The fix wouldn’t come quickly, either. 

Sbarro had tried to establish itself as an “Italian eatery,” with a broad menu of Italian dishes beyond simply pizza by the slice. 

The problem? Consumers knew Sbarro as a pizza concept. 

It’s difficult for restaurants to broaden consumer perception of what they are about. The U.S. restaurant industry is saturated. Consumers increasingly view restaurants for specific types of menu items. 

You can call yourself an Italian eatery and add more pasta to your menu, but consumers still view you as a pizza place and they’ll take the slice.

“We really struggled to figure out how we grow this brand again, because at the time they considered themselves an Italian eatery,” Karam said. “We did a lot of consumer research. The recognition of the brand was phenomenal. But what people really knew Sbarro was for pizza, New York-style pizza, and specifically pizza by the slice.

“I kind-of figured that’s a pretty good place to call home.”

“We have a debt-to-EBITDA ratio of one to one. When I started it was probably 150 to 1.” -David Karam

Less debt, more focus

It would take a while, and feature a couple of failed ideas, but Sbarro reconfigured its brand position to focus on what the chain is known for, pizza by the slice. 

“It’s the segment of the market that we really historically have dominated,” Karam said. “By far, we’re the biggest player in that space today.” 

The problem, however, is that there are only so many places where consumers get pizza by the slice.

There are a lot of places U.S. consumers can buy pizza. But in contrast to the early days of Sbarro’s history, the bulk of that pizza is consumed at home. Consumers either have it delivered or, more likely, they go and pick it up. 

There are more competitors, too.

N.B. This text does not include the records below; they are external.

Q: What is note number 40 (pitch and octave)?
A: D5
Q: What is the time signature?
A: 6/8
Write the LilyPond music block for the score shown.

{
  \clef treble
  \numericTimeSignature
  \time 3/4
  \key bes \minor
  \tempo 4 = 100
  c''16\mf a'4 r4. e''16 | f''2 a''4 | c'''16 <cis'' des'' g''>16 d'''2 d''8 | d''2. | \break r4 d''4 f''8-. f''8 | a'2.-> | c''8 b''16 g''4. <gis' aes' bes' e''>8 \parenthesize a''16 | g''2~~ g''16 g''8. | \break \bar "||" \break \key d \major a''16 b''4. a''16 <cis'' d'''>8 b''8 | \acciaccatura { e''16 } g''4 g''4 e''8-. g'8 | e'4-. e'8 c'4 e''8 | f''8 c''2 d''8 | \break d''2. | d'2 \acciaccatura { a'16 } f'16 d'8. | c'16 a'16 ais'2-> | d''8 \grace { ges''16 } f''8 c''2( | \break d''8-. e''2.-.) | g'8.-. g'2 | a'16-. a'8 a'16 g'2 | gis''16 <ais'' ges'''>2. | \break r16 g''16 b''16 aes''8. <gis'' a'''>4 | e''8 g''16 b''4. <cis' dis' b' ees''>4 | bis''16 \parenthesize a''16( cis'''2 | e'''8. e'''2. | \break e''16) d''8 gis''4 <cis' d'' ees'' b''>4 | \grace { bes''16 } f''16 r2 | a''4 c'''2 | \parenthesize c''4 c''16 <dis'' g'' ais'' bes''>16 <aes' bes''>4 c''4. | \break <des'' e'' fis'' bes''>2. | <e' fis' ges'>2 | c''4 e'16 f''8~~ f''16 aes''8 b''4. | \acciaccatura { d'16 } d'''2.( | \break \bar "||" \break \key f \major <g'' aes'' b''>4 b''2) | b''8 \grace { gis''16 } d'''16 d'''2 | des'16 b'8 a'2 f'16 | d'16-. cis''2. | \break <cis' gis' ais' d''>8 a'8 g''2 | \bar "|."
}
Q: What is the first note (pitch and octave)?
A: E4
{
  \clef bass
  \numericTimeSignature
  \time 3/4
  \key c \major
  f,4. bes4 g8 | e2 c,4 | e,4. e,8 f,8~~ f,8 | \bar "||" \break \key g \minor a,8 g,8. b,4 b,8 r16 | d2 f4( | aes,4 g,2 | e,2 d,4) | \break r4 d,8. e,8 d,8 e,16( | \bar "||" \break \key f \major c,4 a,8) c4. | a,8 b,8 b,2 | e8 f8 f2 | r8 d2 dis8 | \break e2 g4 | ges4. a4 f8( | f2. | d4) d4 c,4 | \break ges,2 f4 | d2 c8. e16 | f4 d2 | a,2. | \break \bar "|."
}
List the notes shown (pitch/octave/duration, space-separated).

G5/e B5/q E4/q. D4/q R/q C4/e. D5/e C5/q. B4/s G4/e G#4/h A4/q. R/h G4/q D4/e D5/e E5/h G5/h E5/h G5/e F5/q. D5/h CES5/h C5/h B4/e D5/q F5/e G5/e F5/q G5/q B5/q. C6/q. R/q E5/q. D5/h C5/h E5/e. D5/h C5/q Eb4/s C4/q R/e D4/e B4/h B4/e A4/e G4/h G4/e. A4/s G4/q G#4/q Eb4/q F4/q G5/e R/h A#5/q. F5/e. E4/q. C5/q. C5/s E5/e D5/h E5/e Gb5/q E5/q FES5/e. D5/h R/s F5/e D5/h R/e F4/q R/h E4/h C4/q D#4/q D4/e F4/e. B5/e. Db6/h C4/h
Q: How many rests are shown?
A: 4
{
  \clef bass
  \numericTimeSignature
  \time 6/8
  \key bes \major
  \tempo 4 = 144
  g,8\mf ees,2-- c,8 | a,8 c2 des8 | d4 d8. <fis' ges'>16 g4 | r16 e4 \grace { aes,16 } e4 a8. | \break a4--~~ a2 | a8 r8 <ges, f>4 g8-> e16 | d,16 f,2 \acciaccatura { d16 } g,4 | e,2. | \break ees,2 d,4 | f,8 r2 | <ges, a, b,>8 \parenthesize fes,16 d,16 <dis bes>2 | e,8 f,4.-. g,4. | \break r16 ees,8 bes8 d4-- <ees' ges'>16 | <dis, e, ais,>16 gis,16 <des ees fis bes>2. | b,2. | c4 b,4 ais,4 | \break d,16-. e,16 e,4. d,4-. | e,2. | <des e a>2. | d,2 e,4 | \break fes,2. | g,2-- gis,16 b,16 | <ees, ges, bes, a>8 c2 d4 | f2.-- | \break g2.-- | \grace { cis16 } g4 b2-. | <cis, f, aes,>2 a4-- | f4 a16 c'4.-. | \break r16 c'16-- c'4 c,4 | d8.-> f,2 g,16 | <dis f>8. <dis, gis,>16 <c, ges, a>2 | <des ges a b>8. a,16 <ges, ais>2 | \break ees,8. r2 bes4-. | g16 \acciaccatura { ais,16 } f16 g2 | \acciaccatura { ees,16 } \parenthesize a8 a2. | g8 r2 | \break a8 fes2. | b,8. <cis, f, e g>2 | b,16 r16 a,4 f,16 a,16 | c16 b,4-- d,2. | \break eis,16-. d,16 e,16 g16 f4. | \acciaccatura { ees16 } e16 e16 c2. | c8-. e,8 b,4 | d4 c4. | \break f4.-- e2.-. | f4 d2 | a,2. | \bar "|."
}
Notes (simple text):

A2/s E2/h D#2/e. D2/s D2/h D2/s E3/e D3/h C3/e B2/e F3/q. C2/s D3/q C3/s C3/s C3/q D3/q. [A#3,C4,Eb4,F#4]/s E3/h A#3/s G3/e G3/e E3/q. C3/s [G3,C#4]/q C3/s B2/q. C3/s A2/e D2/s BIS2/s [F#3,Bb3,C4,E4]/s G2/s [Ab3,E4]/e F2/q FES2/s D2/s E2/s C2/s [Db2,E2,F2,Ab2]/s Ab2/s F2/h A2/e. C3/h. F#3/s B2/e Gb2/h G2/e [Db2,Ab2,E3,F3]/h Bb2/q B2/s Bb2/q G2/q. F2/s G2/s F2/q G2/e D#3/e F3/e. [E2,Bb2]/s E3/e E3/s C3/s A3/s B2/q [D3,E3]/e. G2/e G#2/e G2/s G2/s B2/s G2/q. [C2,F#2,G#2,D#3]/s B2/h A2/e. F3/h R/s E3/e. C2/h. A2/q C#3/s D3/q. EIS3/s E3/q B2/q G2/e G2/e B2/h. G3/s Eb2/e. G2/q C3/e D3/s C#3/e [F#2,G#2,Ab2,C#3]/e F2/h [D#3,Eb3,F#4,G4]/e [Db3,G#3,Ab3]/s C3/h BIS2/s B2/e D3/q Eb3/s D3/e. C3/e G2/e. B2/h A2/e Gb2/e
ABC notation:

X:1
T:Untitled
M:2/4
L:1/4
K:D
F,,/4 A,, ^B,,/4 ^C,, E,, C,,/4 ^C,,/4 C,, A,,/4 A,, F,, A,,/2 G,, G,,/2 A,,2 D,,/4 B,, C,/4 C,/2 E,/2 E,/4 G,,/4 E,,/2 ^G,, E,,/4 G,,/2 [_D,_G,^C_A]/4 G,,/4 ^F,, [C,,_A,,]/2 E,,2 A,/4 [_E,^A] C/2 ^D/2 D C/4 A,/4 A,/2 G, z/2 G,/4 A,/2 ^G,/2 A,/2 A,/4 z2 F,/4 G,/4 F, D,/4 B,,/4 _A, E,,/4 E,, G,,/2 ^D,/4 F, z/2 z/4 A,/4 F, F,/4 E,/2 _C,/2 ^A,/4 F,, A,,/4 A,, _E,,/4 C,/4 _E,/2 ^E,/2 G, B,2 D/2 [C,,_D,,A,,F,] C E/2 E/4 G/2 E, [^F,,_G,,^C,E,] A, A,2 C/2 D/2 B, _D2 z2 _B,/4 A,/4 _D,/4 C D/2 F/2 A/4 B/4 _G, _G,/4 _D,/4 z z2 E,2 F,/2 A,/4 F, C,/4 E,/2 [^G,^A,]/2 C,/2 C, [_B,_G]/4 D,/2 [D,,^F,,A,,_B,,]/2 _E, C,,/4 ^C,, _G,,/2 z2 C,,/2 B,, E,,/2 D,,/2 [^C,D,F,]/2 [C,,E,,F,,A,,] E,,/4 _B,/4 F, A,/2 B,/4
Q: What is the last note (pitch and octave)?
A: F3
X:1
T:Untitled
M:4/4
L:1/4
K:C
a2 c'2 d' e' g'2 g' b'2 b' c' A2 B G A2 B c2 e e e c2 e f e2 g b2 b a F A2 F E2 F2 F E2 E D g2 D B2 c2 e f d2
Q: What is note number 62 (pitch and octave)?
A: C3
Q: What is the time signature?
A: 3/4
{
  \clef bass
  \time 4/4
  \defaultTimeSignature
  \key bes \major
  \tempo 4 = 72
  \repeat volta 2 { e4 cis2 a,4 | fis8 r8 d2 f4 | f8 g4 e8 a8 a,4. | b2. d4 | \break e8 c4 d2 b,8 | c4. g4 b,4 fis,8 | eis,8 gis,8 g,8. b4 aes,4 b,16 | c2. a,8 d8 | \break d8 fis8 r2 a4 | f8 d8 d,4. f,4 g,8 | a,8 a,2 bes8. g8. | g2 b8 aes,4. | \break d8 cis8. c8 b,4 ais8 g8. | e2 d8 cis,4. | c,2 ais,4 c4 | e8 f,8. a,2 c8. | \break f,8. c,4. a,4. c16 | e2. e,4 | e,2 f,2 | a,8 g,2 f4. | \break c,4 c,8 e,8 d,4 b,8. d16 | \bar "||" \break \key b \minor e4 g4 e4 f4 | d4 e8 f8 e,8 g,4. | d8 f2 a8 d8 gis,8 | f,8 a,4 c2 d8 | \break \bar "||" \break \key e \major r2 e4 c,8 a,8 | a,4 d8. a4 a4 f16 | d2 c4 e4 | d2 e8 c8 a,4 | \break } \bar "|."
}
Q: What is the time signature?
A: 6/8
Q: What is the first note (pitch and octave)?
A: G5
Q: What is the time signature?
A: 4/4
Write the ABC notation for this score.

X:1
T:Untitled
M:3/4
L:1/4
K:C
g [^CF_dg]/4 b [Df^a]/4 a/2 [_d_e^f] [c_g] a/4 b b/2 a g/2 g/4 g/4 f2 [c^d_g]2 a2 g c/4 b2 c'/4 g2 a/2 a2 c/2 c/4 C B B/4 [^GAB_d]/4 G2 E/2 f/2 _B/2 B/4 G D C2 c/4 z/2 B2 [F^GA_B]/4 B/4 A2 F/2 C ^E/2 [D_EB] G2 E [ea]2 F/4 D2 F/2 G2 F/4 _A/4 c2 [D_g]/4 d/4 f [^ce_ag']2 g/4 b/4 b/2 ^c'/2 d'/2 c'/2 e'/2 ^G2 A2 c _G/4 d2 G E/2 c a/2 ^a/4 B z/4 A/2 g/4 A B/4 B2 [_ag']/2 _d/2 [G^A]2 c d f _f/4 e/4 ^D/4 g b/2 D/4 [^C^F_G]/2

The convenience store Casey’s and the warehouse retail giant Costco are likely two of the six biggest sellers of prepared pizza in the U.S., for instance. 

Few of them operate in malls, but that limitation has not gone away. “It just didn’t give us much of a growth opportunity,” Karam said. 

But there are other places where consumers might want a slice of pizza. Convenience stores, travel centers, truck stops, universities, casinos, military bases and other venues. “We’re playing in categories,” Karam said. 

The tightened focus and the broadened real estate strategy has helped the company expand, in the U.S. and globally. 

The company now has about 800 locations. It remains smaller than it was at its peak, but it’s adding locations every year. It expects to add 140 to 150 locations worldwide this year. 

In fact, Karam can’t tell exactly which location was the 800th, or even what type of concept it was. “We did a press release with all the above,” he said. “We opened a store in a military base in Fort Campbell Kentucky. We opened a mall location in California. We opened a convenience store in Oklahoma and a convenience store in the United Kingdom.

“So we’ll let them fight over who got the 800th.”

Note one of those was in a mall. “We want to be in malls,” he said. “But malls globally are only about 25% of our growth. It’s a different business today.”

That difference is also evident on the balance sheet. Karam has since acquired the chain. It is back to being family owned. And it has little debt. “We have a debt-to-EBITDA ratio of one to one,” Karam said. “When I started it was probably 150 to 1.”

That should help it avoid its dual-bankruptcy fate.

“Hopefully I have a chance to pass it on to the next generation of family members and just continue to manage the brand for the long run,” Karam said.